START SUPPLIED DATA
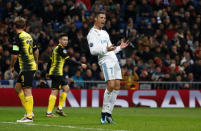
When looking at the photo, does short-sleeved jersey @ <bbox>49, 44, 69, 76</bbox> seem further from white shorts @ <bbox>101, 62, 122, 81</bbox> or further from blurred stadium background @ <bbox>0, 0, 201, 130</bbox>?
blurred stadium background @ <bbox>0, 0, 201, 130</bbox>

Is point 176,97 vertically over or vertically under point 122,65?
under

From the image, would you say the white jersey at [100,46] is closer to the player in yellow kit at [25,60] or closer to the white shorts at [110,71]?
the white shorts at [110,71]

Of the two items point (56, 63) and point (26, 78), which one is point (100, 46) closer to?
point (26, 78)

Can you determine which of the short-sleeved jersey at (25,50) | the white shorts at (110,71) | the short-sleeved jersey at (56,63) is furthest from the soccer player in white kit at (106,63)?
the short-sleeved jersey at (56,63)

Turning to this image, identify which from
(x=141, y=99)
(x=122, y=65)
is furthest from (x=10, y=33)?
(x=141, y=99)

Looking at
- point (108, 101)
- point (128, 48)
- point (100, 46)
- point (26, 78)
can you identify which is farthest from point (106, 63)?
point (128, 48)

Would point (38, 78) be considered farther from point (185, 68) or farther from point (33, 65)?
point (33, 65)

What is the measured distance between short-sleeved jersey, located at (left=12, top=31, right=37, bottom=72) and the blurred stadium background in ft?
22.1

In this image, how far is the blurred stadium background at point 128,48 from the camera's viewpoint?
20812mm

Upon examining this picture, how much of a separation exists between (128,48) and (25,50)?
532 inches

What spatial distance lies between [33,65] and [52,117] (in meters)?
2.56

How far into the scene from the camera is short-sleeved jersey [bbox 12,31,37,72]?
11.2 metres

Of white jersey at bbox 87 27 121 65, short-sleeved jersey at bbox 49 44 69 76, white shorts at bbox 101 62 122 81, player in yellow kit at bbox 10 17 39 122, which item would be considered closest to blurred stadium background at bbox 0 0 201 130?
short-sleeved jersey at bbox 49 44 69 76

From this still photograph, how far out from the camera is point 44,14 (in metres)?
24.7
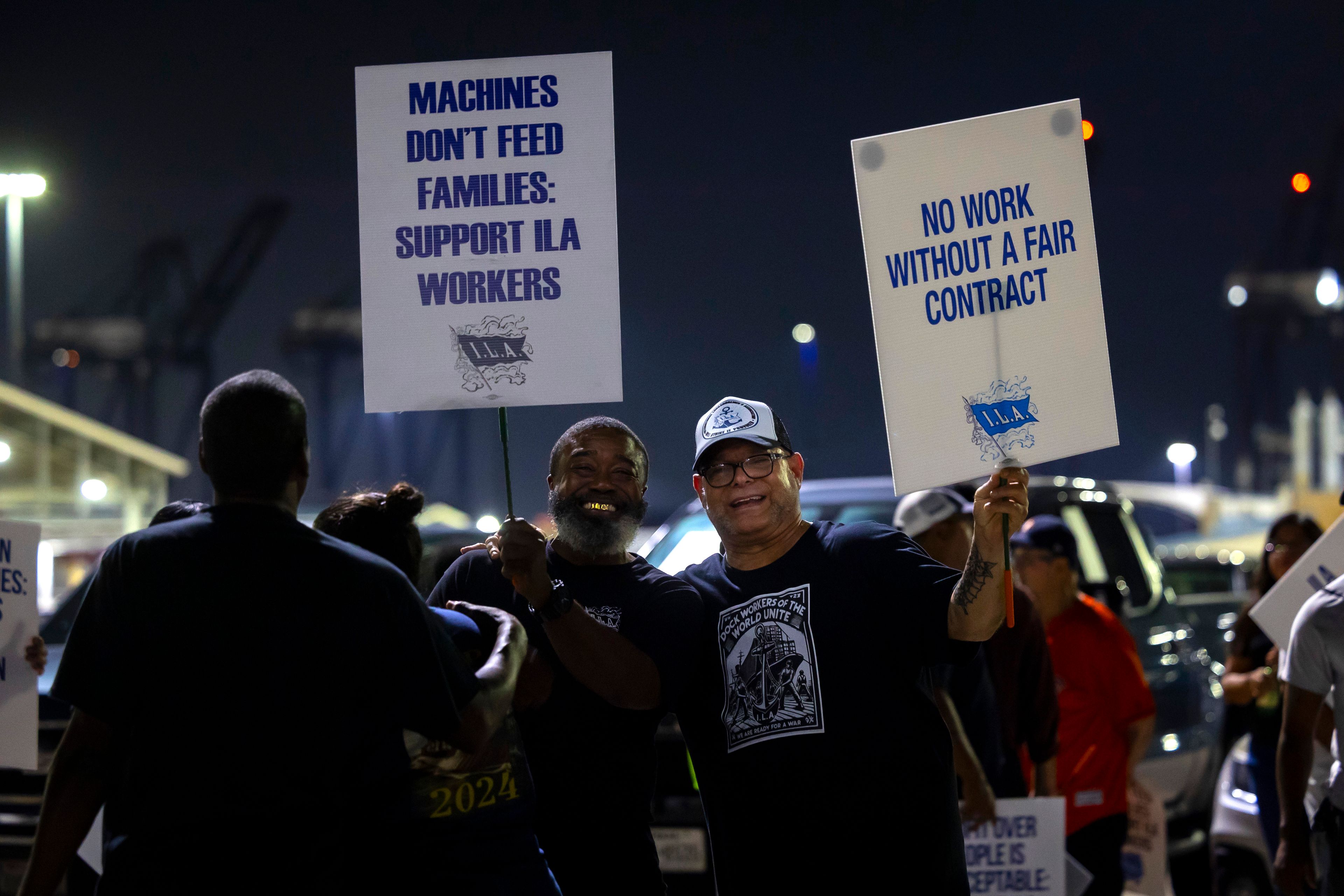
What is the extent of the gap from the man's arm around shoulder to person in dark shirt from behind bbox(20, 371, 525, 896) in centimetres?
2

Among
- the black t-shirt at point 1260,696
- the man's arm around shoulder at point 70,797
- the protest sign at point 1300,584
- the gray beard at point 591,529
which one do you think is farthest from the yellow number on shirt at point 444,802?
the black t-shirt at point 1260,696

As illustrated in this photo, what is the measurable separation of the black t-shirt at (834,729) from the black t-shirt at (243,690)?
94 cm

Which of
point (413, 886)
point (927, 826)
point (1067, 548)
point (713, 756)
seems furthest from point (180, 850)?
point (1067, 548)

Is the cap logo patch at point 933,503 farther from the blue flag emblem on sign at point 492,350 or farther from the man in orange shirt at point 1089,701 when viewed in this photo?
the blue flag emblem on sign at point 492,350

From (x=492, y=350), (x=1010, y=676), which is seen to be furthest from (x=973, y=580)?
(x=1010, y=676)

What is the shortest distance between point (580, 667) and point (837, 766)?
63 cm

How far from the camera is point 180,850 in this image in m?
2.14

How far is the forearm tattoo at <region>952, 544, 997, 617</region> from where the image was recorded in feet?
9.30

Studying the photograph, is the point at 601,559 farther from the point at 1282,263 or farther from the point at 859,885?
the point at 1282,263

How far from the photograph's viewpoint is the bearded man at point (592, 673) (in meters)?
2.95

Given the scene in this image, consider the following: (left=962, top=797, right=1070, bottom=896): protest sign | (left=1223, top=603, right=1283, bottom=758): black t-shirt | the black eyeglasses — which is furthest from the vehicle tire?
the black eyeglasses

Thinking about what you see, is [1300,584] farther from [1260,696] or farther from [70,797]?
[70,797]

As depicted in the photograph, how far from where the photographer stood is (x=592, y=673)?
3.00m

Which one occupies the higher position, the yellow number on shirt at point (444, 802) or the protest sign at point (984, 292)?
the protest sign at point (984, 292)
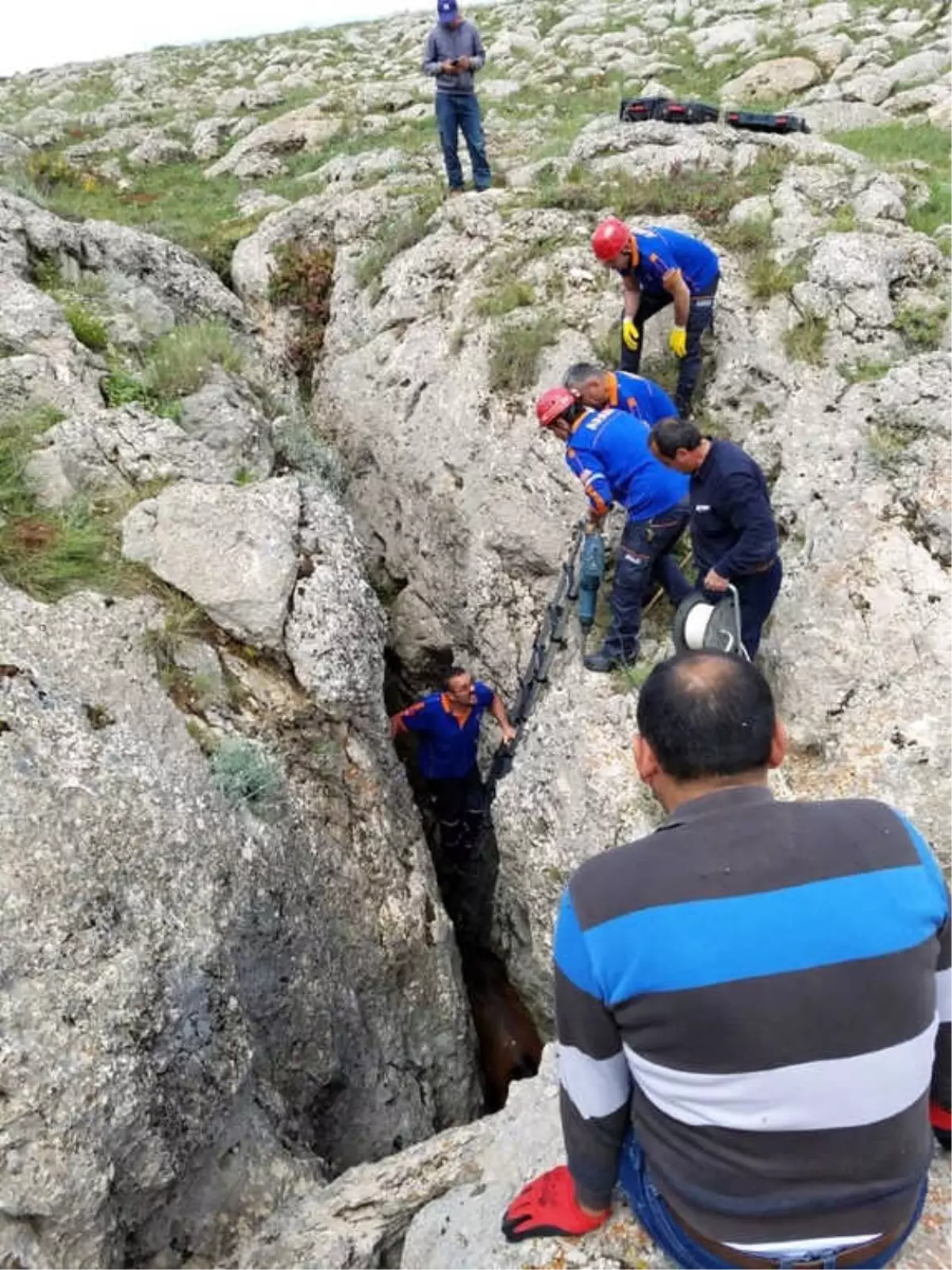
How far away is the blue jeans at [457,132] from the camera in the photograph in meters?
13.3

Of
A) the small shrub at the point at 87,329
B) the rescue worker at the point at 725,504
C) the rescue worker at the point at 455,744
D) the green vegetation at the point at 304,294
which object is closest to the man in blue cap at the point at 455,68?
the green vegetation at the point at 304,294

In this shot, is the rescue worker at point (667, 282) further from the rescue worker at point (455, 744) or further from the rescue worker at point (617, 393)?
the rescue worker at point (455, 744)

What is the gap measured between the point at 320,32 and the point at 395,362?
1657 inches

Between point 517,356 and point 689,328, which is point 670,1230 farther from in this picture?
point 517,356

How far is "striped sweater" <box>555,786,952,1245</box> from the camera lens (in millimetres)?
2420

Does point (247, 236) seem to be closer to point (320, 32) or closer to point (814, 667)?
point (814, 667)

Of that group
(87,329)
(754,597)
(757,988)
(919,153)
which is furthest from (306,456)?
(919,153)

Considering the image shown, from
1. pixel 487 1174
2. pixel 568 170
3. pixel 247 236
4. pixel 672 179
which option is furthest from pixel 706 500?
pixel 247 236

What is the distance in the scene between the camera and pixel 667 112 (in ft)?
53.2

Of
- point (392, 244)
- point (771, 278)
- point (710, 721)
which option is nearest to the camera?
point (710, 721)

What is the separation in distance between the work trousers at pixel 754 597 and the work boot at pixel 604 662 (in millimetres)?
1226

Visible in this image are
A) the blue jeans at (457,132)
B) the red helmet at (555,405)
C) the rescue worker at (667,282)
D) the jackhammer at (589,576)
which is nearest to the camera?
the red helmet at (555,405)

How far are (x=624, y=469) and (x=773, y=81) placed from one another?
75.5 ft

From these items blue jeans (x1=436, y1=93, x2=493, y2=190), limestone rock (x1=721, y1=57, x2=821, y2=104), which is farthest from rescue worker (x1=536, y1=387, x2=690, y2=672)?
limestone rock (x1=721, y1=57, x2=821, y2=104)
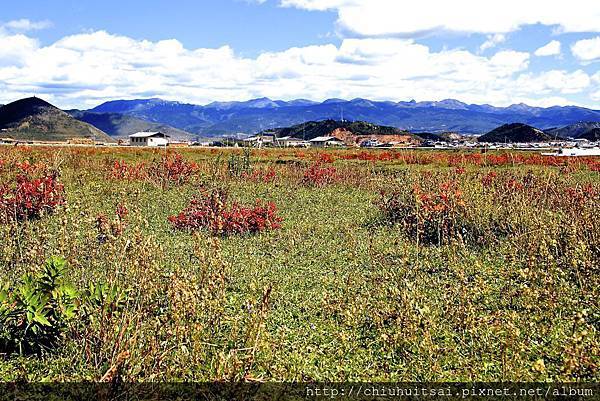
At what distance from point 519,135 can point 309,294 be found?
122157mm

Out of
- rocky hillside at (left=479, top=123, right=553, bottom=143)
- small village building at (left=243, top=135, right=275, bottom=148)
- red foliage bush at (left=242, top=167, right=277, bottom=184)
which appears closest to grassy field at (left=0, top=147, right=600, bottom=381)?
red foliage bush at (left=242, top=167, right=277, bottom=184)

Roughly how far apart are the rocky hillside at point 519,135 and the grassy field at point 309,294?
101 metres

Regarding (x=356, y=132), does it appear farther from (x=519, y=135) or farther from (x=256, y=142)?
(x=256, y=142)

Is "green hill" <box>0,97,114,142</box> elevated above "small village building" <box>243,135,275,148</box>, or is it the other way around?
"green hill" <box>0,97,114,142</box>

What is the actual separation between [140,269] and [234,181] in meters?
13.8

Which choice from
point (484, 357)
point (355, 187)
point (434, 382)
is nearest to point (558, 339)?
point (484, 357)

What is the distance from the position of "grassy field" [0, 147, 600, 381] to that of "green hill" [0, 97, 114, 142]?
407 feet

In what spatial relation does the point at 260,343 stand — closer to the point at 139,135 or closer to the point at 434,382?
the point at 434,382

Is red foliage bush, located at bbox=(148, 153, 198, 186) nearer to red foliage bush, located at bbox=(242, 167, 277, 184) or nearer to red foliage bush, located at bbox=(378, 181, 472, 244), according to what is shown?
red foliage bush, located at bbox=(242, 167, 277, 184)

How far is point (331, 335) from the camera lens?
572cm

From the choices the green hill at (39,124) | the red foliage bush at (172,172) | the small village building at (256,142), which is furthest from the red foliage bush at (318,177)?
the green hill at (39,124)

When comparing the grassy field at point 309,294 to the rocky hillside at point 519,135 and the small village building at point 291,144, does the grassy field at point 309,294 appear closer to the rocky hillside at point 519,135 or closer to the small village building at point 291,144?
the small village building at point 291,144

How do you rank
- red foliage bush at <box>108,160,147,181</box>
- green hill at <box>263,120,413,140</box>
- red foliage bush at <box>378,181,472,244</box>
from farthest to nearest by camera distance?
green hill at <box>263,120,413,140</box>
red foliage bush at <box>108,160,147,181</box>
red foliage bush at <box>378,181,472,244</box>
END SUPPLIED DATA
GIVEN REQUEST:
Look above for the line that holds "When comparing the", then copy it and each line after it exactly, through the last line of the data.

CORRECT OUTPUT:
When comparing the grassy field at point 309,294 to the rocky hillside at point 519,135 and the small village building at point 291,144, does the grassy field at point 309,294 appear closer to the rocky hillside at point 519,135 or closer to the small village building at point 291,144?
the small village building at point 291,144

How do you rank
- red foliage bush at <box>108,160,147,181</box>
- green hill at <box>263,120,413,140</box>
- red foliage bush at <box>378,181,472,244</box>
from farthest to nearest by camera distance?
green hill at <box>263,120,413,140</box>
red foliage bush at <box>108,160,147,181</box>
red foliage bush at <box>378,181,472,244</box>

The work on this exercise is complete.